For those of you who know me, you might remember that I was using the beta of TurboTax ExpensePro to have it organize and analyze how Skunkie ‘n I spend our money. It was a little buggy and not super convenient, but I was still disappointed when they decided to dump the project. The other day I stumbled upon a couple of free web apps that do the same thing…
The first one I tried was Wesabe. I liked the idea, but I wanted something that would automatically sync with all of my financial accounts without me having to remember. While looking for a way to automate the syncing process with Wesabe, I discovered an even more powerful site called Mint.com. Mint was so easy to set up it was almost funny. After about 2 clicks I entered my username/password for my bank and it found all 3 of my accounts, it synced, that was it. I added my credit card accounts and looked around the site. It’s sort of like Google Analytics for financial information. It showed me where I was spending my money, compared it with national/local averages, showed me where I could save some money by switching companies, let me set budgets and have it email/SMS my phone if I went over… For the first time ever I actually feel like I can understand my entire financial situation without any guesswork, signing into 5 different sites or even worse, calculations. If for some reason I decide not to use Mint, I can delete my entire account with a couple of clicks and *poof* I’m gone.
One thing to note was that a small percentage of purchases we make were un-categorized.
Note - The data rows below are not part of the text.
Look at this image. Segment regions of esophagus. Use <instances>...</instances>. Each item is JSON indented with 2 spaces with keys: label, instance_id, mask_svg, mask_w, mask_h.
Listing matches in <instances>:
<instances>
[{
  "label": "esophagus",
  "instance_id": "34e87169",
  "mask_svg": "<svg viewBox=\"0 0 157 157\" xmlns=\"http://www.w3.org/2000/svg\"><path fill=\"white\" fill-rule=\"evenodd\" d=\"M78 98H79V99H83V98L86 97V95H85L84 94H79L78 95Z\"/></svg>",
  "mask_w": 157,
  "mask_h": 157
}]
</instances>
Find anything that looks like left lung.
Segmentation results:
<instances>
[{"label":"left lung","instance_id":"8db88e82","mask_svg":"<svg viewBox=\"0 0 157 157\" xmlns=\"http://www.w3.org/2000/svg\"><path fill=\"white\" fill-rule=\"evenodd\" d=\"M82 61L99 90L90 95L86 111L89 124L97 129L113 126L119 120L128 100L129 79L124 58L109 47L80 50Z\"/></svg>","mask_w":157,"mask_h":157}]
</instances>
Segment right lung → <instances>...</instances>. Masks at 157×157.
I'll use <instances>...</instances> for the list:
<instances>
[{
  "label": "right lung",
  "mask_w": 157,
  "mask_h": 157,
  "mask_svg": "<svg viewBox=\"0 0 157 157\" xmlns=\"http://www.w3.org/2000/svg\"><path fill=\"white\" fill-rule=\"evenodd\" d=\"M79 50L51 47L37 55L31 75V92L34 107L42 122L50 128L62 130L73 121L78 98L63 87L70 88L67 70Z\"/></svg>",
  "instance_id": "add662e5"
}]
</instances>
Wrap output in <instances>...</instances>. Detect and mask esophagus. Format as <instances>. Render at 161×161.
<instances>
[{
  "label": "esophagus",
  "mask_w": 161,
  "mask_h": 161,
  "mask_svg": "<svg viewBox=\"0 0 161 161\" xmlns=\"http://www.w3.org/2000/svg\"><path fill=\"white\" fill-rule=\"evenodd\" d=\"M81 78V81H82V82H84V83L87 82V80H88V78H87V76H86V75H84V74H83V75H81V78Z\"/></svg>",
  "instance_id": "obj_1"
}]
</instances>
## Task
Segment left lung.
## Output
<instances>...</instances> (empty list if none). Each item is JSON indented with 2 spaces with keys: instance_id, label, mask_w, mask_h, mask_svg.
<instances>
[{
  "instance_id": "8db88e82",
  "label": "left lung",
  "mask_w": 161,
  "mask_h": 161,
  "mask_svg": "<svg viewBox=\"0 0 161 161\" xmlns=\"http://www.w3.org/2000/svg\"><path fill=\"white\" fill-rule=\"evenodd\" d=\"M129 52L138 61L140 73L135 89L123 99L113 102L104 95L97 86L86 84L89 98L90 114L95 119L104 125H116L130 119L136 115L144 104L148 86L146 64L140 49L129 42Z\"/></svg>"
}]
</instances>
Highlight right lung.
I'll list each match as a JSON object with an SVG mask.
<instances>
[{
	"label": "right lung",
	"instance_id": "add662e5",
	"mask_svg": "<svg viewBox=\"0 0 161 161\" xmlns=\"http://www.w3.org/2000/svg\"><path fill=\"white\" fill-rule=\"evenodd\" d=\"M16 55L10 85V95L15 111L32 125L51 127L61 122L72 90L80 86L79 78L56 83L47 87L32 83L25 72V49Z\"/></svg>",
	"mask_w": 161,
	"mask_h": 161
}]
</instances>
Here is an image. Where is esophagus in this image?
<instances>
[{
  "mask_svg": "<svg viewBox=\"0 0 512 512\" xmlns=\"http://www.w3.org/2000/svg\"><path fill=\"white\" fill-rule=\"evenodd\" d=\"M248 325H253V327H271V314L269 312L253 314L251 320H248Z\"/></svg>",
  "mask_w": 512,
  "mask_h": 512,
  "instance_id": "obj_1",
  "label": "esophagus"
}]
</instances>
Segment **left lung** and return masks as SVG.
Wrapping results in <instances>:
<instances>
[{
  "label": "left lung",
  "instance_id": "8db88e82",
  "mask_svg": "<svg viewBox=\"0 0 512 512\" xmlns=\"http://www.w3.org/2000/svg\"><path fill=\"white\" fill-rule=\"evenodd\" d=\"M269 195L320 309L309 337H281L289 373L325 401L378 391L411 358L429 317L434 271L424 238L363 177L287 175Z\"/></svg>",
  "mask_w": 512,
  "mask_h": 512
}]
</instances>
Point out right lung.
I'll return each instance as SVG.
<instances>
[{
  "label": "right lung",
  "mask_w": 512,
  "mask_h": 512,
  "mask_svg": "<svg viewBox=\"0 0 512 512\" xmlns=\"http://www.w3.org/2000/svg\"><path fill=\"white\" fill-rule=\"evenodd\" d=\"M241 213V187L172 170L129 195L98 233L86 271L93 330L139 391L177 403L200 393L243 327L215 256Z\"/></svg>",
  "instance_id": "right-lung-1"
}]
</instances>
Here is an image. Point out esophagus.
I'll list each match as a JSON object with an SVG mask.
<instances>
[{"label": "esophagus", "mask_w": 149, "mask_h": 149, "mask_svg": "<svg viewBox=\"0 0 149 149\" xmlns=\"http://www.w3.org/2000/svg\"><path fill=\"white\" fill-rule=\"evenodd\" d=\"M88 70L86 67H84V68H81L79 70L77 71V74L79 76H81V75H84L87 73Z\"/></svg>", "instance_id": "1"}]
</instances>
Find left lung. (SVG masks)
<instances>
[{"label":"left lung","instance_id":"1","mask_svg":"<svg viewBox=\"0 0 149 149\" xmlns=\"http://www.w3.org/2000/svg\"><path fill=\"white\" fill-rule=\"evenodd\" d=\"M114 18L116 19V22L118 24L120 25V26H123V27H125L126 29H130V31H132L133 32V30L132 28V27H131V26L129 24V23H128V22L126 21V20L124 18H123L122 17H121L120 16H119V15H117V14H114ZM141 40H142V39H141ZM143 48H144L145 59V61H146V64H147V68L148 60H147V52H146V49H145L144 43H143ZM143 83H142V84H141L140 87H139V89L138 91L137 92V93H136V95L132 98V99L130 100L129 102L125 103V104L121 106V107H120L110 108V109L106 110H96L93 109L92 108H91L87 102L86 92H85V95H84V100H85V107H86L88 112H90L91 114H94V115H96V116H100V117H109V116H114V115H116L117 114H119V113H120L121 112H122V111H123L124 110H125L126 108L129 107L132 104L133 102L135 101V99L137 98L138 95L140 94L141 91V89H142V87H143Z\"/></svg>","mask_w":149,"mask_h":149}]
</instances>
I figured that I should categorize them so Mint could properly keep track of my budget and spending… About 5-10 minutes later I had setup all the rules needed to categorize everything I buy. I’m assuming that the default categories were figured out from other users categorizing the same stores, so I may have inadvertently contributed my categorizing skills. As a side note, we apparently spend more than the average person on electronics, and less on most everything else… Big surprise :)
I can think of so many friends and family that would greatly benefit from using this free service that I figured it would be easier to post here then tell each of them. Maybe I’m just the last person to find Mint because they already track around $17billion dollars, but hopefully someone will find this post useful and go try it out. *nudge*









4 Comments
Mint.com sounds like a practical way to keep money records. I may try it soon. Thanks for the heads up.
parsnipper, you really should give it a go. So far it has given us some great insight to our spending habits.
Thanks for the great review friend, it keeps me motivated to continue making this app even better. Contact me with any additional comments/criticisms/suggestions…
Thanks!
Jason M. Putorti
Lead Designer, mint.com
Wow, a bit late on reading this I see. Thanks for the info!